Lista de tarefas:
A. Explique, em uma a três frases, por que motivo o governo acusa o Boko Haram de empatar as negociações, segundo o texto sobre as negociações com o grupo.
B. Com base no texto sobre as negociações com o Boko Haram, indique se cada afirmação concorda com ele, respondendo sim ou não e citando as palavras decisivas: (i) O BATNA do Boko Haram é estabelecer um estado islâmico em todo o território nigeriano. (ii) O governo aceita satisfazer as exigências secundárias do grupo. (iii) O mediador aconselha o Boko Haram a retribuir o gesto do governo.
C. Prossiga com o texto sobre as negociações com o Boko Haram a partir do ponto em que ele termina.

Trecho do texto:
════════════════

O principal objectivo do governo nigeriano é a estabilização do país ao combater as actividades do grupo (tendo o presidente Jonathan feito notar que o Boko Haram se "infiltrou tanto no governo como nas forças militares").

Ainda que muitos académicos sejam contra a negociação entre governos e terroristas (uma vez que "as negociações dão legitimidade aos terroristas e aos seus métodos, logo, minando os actores que buscam mudanças políticas através de meios pacíficos"[idem]); nós pensamos que no caso nigeriano devesse ser interessante entrar em negociações porque, tal como James Kantiok disse, elas "poderão eliminar as razões invocadas pelos insurgentes para fazerem uso de violência".

BATNA das Duas Partes
O BATNA (Best Alternative to a Negotiated Agreement) do Boko Haram é a autonomia do governo central para os estados do norte da nigéria, para que se possa re-estabelecer o Califado Islâmico (já que o estabelecimento de um estado islâmico em todo os território nigeriano é extremamente improvável).  
O BATNA do governo nigeriano é dar amnestia aos elementos do Boko Haram e integrá-los nas forças militares e policiais. 
O BH, contudo, rejeita a oferta de amnestia porque "O que é que fizemos de errado? Pelo contrário, nós é que deveríamos conceder-vos um perdão,"[here]. O governo acusa o grupo militante de empatar as negociações já que a oferta cobre uma das exigências feitas (i.e. tratar do desemprego), como prova de boa fé. 
O mediador diz ao Boko Haram que o governo tem uma certa razão e que seria aconselhável retribuir o gesto. 

Após muita deliberação, o grupo militante decide que o seu espaço de negociação é o norte da Nigéria ter o seu próprio programa de educação islâmica e ver o governo satisfazer as suas exigências secundárias. 
O mediador vira-se para os representantes do governo e pergunta se eles concordam. O governo afirma que o seu espaço de negociação é satisfazer as exigências secundárias (i.e. diminuir os níveis de pobreza e corrupção; justiça, equidade e inclusão), mas rejeitando o programa de educação islâmica que – contra os interesses do governo – iria prejudicar a competitividade do norte da Nigéria.

════════════════

(Entradas de dados guardadas)
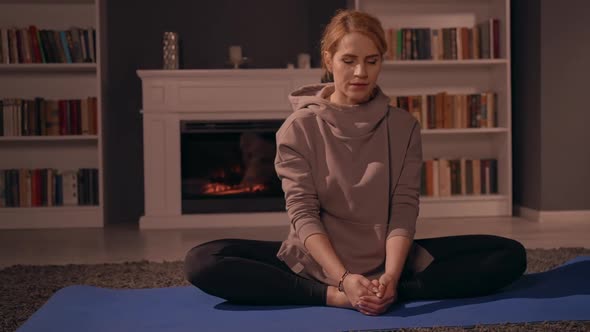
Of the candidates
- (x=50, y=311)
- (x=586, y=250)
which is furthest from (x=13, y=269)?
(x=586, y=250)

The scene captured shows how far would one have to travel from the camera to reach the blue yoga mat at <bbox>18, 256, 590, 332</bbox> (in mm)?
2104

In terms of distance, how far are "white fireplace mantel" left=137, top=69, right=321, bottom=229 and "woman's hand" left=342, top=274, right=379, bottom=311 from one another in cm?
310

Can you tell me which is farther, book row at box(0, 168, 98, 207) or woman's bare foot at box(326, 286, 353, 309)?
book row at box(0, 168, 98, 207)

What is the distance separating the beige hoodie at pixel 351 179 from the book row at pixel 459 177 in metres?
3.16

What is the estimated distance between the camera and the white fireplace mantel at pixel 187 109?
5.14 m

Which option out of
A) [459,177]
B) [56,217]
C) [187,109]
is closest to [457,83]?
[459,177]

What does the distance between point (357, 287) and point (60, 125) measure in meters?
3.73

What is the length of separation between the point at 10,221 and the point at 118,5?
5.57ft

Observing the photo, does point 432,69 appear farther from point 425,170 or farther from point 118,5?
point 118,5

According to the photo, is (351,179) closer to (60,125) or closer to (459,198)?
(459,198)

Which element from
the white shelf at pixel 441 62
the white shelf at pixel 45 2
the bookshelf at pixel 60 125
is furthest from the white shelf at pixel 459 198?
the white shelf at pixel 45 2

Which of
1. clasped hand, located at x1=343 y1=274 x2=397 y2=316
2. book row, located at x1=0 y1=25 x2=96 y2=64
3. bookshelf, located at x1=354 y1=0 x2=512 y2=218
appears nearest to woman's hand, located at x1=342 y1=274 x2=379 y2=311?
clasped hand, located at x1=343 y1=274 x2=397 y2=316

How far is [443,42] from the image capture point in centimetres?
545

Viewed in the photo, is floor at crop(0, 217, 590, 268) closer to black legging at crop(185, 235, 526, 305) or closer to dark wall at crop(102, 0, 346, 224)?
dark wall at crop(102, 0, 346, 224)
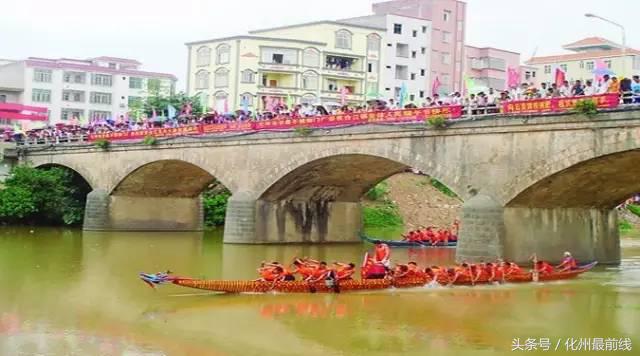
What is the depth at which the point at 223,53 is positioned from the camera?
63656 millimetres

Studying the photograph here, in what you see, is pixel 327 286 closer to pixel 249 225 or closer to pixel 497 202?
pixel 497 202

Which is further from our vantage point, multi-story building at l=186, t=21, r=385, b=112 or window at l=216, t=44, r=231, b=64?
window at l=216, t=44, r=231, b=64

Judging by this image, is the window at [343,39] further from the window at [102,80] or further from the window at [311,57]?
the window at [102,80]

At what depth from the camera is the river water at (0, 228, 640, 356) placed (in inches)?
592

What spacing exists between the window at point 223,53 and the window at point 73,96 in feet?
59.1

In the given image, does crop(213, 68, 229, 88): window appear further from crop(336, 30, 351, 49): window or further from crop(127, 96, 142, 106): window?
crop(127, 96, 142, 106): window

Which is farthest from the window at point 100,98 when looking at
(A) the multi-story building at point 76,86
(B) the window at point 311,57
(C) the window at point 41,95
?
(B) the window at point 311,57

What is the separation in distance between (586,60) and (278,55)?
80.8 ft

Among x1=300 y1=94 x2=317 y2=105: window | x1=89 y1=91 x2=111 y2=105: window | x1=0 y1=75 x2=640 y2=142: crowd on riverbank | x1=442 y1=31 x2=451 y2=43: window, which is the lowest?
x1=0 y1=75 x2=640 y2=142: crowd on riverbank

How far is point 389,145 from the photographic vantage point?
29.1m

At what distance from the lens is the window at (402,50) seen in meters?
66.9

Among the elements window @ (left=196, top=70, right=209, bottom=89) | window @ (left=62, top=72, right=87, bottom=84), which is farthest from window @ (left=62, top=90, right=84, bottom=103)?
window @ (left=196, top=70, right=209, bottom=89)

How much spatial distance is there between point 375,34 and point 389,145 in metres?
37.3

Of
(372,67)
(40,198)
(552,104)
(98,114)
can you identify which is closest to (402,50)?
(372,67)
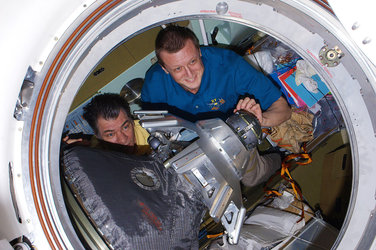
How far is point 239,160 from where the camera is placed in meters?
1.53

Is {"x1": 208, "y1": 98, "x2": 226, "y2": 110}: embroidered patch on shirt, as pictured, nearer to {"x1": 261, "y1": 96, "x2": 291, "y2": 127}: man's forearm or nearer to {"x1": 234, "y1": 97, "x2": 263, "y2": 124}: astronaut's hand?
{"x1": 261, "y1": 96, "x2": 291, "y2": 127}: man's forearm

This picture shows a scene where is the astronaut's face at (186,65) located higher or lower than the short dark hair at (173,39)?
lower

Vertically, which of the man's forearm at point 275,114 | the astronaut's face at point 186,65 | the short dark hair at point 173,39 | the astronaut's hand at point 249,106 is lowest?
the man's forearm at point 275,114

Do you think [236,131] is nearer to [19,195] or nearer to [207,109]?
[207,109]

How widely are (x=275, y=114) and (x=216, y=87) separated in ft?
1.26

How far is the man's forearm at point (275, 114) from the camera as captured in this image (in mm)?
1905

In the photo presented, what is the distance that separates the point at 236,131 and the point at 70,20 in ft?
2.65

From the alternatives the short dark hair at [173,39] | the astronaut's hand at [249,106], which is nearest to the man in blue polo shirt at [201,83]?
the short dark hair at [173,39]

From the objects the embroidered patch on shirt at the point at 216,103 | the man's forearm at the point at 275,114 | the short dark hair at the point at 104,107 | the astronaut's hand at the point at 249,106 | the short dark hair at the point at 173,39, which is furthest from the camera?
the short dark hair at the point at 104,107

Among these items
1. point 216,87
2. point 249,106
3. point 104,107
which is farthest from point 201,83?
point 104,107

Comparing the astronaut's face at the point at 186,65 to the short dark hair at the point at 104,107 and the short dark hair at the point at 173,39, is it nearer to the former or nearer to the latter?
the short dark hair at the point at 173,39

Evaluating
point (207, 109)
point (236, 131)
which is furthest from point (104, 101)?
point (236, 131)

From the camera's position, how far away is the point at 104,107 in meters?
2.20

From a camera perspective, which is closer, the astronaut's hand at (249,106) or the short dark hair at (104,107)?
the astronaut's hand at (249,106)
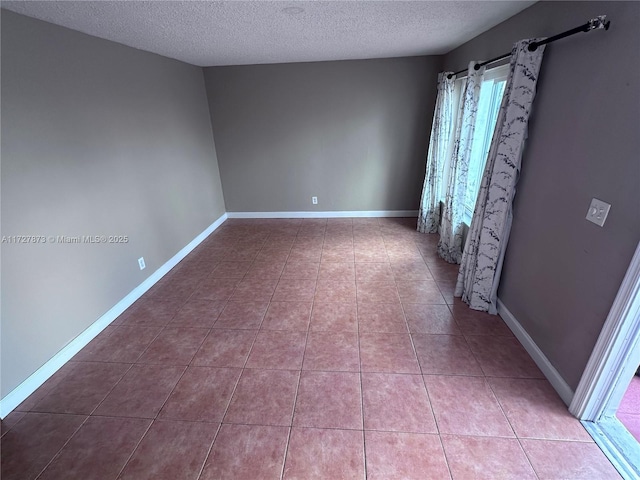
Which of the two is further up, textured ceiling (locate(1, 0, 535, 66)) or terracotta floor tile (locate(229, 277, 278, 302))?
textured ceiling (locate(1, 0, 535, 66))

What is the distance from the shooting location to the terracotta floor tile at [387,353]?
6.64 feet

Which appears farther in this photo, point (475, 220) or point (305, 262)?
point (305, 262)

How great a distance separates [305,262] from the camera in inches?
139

════════════════

Resultados por tarefa:
A. O governo acusa o grupo de empatar as negociações porque a sua oferta de amnistia e integração nas forças militares e policiais cobre uma das exigências feitas, isto é, tratar do desemprego. A oferta foi apresentada como prova de boa fé.

B.
(i) Não: "a autonomia do governo central para os estados do norte da nigéria" e "o estabelecimento de um estado islâmico em todo os território nigeriano é extremamente improvável".
(ii) Sim: "O governo afirma que o seu espaço de negociação é satisfazer as exigências secundárias".
(iii) Sim: "seria aconselhável retribuir o gesto".

C.
"Para ser eficaz, as estratégias e o comportamento de mediação têm de ser consistentes com a natureza do conflito, e os objectivos e interesses dos adversários e do mediador." -- Jacob Bercovitch in Introduction: Putting Mediation in Context

Estratégias de Mediação Sugeridas
Para mediar o conflito entre o Boko Haram e o Governo Nigeriano, poderiam ser empregadas as seguintes estratégias: 
- Facilitação: ajudar as partes a comunicar mais facilmente; facilitar a sua cooperação mútua (e.g. induzir o Boko Haram a aperceber-se da importância da reciprocidade ao dar algo em troca do sinal de boa fé do governo; e fazer com que este se comprometa a lidar com os agravos que conduziram o Boko Haram a agir em primeiro lugar).
- Integração: buscar pontos comuns (e.g. fazê-los aperceberem-se que ambos querem acabar com a corrupção, o desemprego, pobreza, buscando a igualdade etc e ver como podem trabalhar juntos para melhor atingirem esse objectivo). 
- Persuasão: oferecer soluções criativas para possam reduzir qualquer problema de comprometimento (e.g. explicar ao Boko Haram que ao relaxar algumas das suas exigências, tal como o programa de educação Islâmica nos Estados do norte da nigéria, irá garantir um aumento das taxas de desemprego já que esses estados poderão competir com os estados do sul da Nigéria, que os seus programas educativos devem incluir os estudantes não-muçulmanos e que  fazê-lo iria promover o desenvolvimento social e económico no norte da nigéria; explicar ao Governo nigeriano que se pode chegar a um compromisso: os programas educativos, nas regiões do norte, podem ser ajustados de modo a acomodar as comunidades islâmicas, ao mesmo tempo que se assegura os direitos dos estudantes não-muçulmanos).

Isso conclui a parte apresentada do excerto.